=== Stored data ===
— BEGIN —

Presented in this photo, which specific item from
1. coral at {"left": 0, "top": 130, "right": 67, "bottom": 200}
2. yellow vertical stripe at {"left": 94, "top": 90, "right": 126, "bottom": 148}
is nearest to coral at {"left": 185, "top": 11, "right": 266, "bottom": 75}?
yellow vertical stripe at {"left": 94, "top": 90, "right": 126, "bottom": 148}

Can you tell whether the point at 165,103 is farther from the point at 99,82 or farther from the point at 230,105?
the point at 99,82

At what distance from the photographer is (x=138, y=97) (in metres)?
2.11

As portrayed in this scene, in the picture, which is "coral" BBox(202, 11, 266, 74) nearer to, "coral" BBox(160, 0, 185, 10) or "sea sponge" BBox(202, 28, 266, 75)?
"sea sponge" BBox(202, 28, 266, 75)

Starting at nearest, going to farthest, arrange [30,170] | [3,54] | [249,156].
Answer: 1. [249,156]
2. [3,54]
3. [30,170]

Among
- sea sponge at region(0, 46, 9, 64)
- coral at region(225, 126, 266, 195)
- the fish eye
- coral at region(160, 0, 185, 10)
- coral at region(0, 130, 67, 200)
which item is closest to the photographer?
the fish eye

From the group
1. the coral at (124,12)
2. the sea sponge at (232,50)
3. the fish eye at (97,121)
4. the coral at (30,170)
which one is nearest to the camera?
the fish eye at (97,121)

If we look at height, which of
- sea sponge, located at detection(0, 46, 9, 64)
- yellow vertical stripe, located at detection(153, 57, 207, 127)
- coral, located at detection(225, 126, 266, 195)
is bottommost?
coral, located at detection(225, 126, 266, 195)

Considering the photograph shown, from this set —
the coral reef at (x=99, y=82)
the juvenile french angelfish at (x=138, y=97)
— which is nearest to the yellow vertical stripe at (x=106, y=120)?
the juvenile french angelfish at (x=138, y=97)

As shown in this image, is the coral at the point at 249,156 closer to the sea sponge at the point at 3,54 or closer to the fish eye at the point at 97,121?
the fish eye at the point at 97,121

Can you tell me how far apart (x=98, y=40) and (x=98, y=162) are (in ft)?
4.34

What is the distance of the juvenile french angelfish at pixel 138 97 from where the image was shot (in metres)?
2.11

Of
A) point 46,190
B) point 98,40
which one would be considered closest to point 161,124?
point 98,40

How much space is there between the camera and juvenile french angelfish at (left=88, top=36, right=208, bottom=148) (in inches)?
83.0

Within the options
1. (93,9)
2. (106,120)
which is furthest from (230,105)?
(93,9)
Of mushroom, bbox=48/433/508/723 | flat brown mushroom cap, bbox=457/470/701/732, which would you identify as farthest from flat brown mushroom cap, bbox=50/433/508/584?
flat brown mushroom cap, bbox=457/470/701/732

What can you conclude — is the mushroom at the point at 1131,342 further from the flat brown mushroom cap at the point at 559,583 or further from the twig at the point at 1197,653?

— END —

=== EXERCISE DIRECTIONS ===
Reproduce all of the material above word for word, keeping every line unchanged.

=== THE REPLY ===
Presented in this photo, which specific item from
1. coral at {"left": 0, "top": 130, "right": 67, "bottom": 200}
2. yellow vertical stripe at {"left": 94, "top": 90, "right": 126, "bottom": 148}
is nearest to coral at {"left": 185, "top": 11, "right": 266, "bottom": 75}?
yellow vertical stripe at {"left": 94, "top": 90, "right": 126, "bottom": 148}

Can you tell whether the point at 165,103 is farther from the point at 99,82 or farther from the point at 230,105?
the point at 99,82

At what distance from the photographer is (x=138, y=97) (in metres)?
2.11

As portrayed in this scene, in the picture, which is "coral" BBox(202, 11, 266, 74) nearer to, "coral" BBox(160, 0, 185, 10) or "sea sponge" BBox(202, 28, 266, 75)?
"sea sponge" BBox(202, 28, 266, 75)

Starting at nearest, going to farthest, arrange [30,170] | [3,54] | [249,156].
Answer: 1. [249,156]
2. [3,54]
3. [30,170]

Among
- sea sponge at region(0, 46, 9, 64)
- coral at region(225, 126, 266, 195)
- the fish eye
- coral at region(160, 0, 185, 10)
- coral at region(0, 130, 67, 200)
which item is closest to the photographer?
the fish eye

From the group
1. the coral at (124,12)
2. the sea sponge at (232,50)
3. the fish eye at (97,121)
4. the coral at (30,170)
which one is nearest to the camera?
the fish eye at (97,121)

If we look at height, which of
- sea sponge, located at detection(0, 46, 9, 64)
- yellow vertical stripe, located at detection(153, 57, 207, 127)
- coral, located at detection(225, 126, 266, 195)
is bottommost?
coral, located at detection(225, 126, 266, 195)

Considering the photograph shown, from this set —
the coral reef at (x=99, y=82)
the juvenile french angelfish at (x=138, y=97)
— which is nearest to the yellow vertical stripe at (x=106, y=120)?
the juvenile french angelfish at (x=138, y=97)

As shown in this image, is the coral at the point at 249,156 closer to the sea sponge at the point at 3,54 or closer to the fish eye at the point at 97,121?
the fish eye at the point at 97,121

Can you tell me how far apart (x=98, y=40) and (x=98, y=162) are (in ft)?
4.34

What is the distance of the juvenile french angelfish at pixel 138 97 from where the image was shot (in metres)?
2.11

Of
A) point 46,190
B) point 98,40
which one would be considered closest to point 161,124?
point 98,40

How much space is there between the camera and juvenile french angelfish at (left=88, top=36, right=208, bottom=148) (in inches)?
83.0

Within the options
1. (93,9)
2. (106,120)
which is furthest from (230,105)?
(93,9)
Of mushroom, bbox=48/433/508/723 | flat brown mushroom cap, bbox=457/470/701/732, which would you identify as farthest from flat brown mushroom cap, bbox=50/433/508/584?
flat brown mushroom cap, bbox=457/470/701/732

What can you conclude — is the mushroom at the point at 1131,342 further from the flat brown mushroom cap at the point at 559,583 or further from the twig at the point at 1197,653?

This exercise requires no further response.